Could a GPS have saved them?

Learning how to use a compass well along with a map is something your are likely taking a lifetime to get right. I know I am. Do you not think that could be the same for a GPS unit?

... there are strengths and weaknesses to traditional and modern. You simply have to learn how to use either system and both systems preferably. Not many do that.
I, too, am sorry to have cut-and-pasted your full response but it does afford me a chance to discuss your observations.

I remember when I did both my ML and Winter ML courses and assessments, the navigation instructors at The Lodge were very careful to point out the hazards of a cross-wind and the effect that it can have on your walking and navigation, particularly when on rough terrain. When visibility is compromised, as it obviously was in the case of the two about which you speak, it is even more important to pay very close attention, particularly if you know that there are drops nearby.

I'm not sure that a GPS could have saved them. Although my experience of the GPS technology is very limited, I am aware that, in poor weather, the devices struggle to latch on to satellite signals, thus compromising the accuracy of their locating abilities. Would such a device steered them away from the cornice? Possibly...

Like any skill that we use in the outdoors, time spent honing it and perfecting it is an integral part of the pleasure these activities afford us. We will probably never be 'perfect' but the joy of improving is most definitely worthwhile. I would love to get hold of a good GPS and learn how to use it properly and effectively; as you say, learning about both the trad. and modern systems gives us many more options in the outdoors and narrows the chances of our making mistakes. When time and cash permit...

■ SUPPLIED INFORMATION:
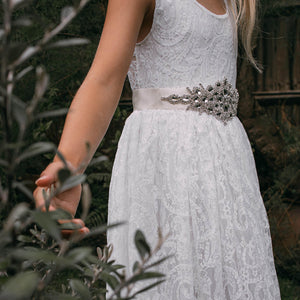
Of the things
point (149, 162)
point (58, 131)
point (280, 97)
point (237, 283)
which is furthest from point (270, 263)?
point (280, 97)

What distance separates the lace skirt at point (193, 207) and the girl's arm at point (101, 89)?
0.26 meters

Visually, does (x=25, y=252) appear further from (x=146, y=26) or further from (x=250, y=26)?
(x=250, y=26)

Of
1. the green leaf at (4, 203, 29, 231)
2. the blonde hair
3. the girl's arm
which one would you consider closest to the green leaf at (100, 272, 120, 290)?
the green leaf at (4, 203, 29, 231)

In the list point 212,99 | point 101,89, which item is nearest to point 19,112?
point 101,89

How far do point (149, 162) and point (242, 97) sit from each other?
254cm

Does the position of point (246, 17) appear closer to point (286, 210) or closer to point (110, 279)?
point (110, 279)

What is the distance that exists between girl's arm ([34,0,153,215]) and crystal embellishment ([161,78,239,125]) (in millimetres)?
270

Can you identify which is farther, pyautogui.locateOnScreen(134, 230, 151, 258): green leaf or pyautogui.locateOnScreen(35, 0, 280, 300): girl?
pyautogui.locateOnScreen(35, 0, 280, 300): girl

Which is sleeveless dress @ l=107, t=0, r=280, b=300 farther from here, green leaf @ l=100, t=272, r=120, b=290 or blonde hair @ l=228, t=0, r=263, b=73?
green leaf @ l=100, t=272, r=120, b=290

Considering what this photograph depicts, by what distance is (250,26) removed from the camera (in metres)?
1.62

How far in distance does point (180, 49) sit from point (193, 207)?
491 millimetres

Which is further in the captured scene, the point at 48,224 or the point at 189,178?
the point at 189,178

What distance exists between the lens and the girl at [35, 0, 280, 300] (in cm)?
113

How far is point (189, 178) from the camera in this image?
48.7 inches
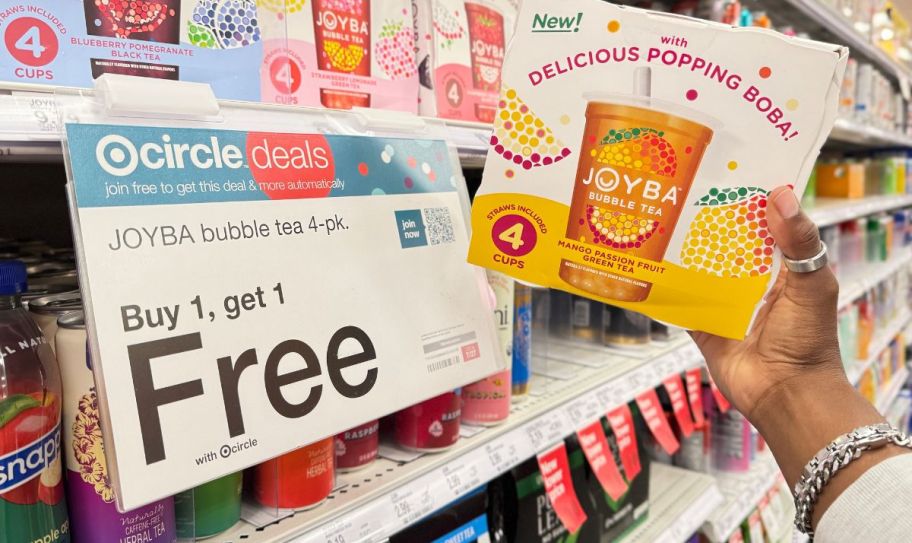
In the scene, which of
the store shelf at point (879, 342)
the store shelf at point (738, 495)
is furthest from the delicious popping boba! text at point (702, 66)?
the store shelf at point (879, 342)

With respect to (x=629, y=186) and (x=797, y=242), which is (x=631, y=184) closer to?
(x=629, y=186)

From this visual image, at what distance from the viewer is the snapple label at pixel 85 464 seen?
0.63 metres

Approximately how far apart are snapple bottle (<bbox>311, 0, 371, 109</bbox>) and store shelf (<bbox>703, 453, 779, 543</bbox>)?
1.50 metres

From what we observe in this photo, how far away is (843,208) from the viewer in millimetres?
2670

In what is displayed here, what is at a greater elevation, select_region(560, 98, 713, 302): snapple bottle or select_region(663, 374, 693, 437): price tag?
select_region(560, 98, 713, 302): snapple bottle

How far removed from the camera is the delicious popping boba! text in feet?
2.32

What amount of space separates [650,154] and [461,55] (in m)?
0.45

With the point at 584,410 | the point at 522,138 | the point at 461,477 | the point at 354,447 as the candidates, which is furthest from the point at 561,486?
the point at 522,138

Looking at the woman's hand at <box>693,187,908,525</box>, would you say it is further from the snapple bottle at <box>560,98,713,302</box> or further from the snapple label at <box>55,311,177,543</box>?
the snapple label at <box>55,311,177,543</box>

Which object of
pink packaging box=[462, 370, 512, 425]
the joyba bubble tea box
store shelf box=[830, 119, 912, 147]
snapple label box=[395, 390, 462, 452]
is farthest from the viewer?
store shelf box=[830, 119, 912, 147]

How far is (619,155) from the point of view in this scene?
0.75 metres

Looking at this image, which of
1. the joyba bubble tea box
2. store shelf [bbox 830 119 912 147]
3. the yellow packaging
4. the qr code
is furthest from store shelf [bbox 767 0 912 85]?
the qr code

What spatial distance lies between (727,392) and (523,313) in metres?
0.36

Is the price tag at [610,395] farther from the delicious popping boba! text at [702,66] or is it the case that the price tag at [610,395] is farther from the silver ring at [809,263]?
the delicious popping boba! text at [702,66]
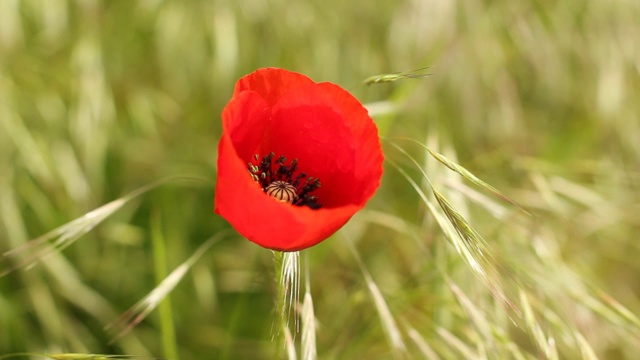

■ PROBLEMS TO WORK ON:
[A] Answer these questions about the text on GPS and navigation:
(i) Which two courses did the writer complete with the navigation instructors at The Lodge?
(ii) What does the text say GPS devices struggle to do in poor weather?
(iii) What does learning about both traditional and modern systems narrow, according to the final paragraph?
[B] Repeat, word for word, the part of the text on GPS and navigation that opens with the words containing "I'm not sure" and closes with "the cornice? Possibly...".

■ TASK SOLUTIONS:
[A]
(i) The ML and Winter ML courses.
(ii) Latch on to satellite signals.
(iii) The chances of making mistakes.

[B]
I'm not sure that a GPS could have saved them. Although my experience of the GPS technology is very limited, I am aware that, in poor weather, the devices struggle to latch on to satellite signals, thus compromising the accuracy of their locating abilities. Would such a device steered them away from the cornice? Possibly...